** TRECHO CITADO **
-------
O cangaceirismo, que surgiu como resposta ao abandono, à miséria e às injustiças sociais do povo do sertão, teve como principais chefes de bandos os cangaceiros: Cabeleira, Jesuíno Brilhante, Antônio Silvino, Sinhô Pereira, Lampião e Corisco. A índole do caboclo nordestino reagiu aos privilégios e a prepotência dos poderosos, originando, inicialmente o cangaceiro justiceiro, como bem demonstra a atuação de Jesuíno Brilhante e, depois, o cangaço extorquidor e sanguinário. A raça nordestina (o caboclo) formada pelo sangue do aventureiro português, do índio e do negro, herdou a valentia e o espírito libertário dos guerreiros e nômades cariris. Os indígenas do sertão nordestino (cariris), eram tão valentes que retardaram a colonização da região. A Guerra dos Bárbaros, no sertão norte-riograndense, ilustra bem o instinto guerreiro dos nativos caatingueiros. Os gentios do semiárido eram nômades e valentes, como nômades e valentes foram também os cangaceiros.

Além do cangaceiro, na Civilização da Seca, dois tipos humanos se destacaram pela habilidade e coragem. No sertão, o vaqueiro, com sua indumentária apropriada (vestia) para o manejo do gado na mata esgalhada e espinhenta, e, no litoral semiárido, onde a caatinga avança até a praia, o jangadeiro, que, com sua frágil jangada de paus roliços, se aventurava em alto mar, enfrentando o perigo dos ventos e das ondas.
-------
** TRECHO DOS DADOS **
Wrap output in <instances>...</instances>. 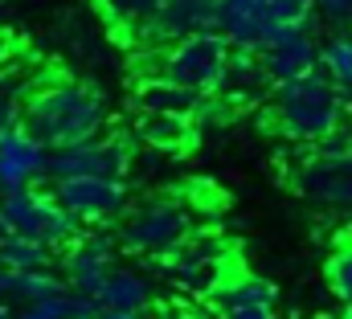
-------
** EXERCÍCIO **
Reproduza do trecho citado a parte que começa em "Além do cangaceiro, na" e vai até "e das ondas.", incluindo essas últimas palavras. Baseie-se somente no trecho citado, sem recorrer à listagem.

** A RESPOSTA **
Além do cangaceiro, na Civilização da Seca, dois tipos humanos se destacaram pela habilidade e coragem. No sertão, o vaqueiro, com sua indumentária apropriada (vestia) para o manejo do gado na mata esgalhada e espinhenta, e, no litoral semiárido, onde a caatinga avança até a praia, o jangadeiro, que, com sua frágil jangada de paus roliços, se aventurava em alto mar, enfrentando o perigo dos ventos e das ondas.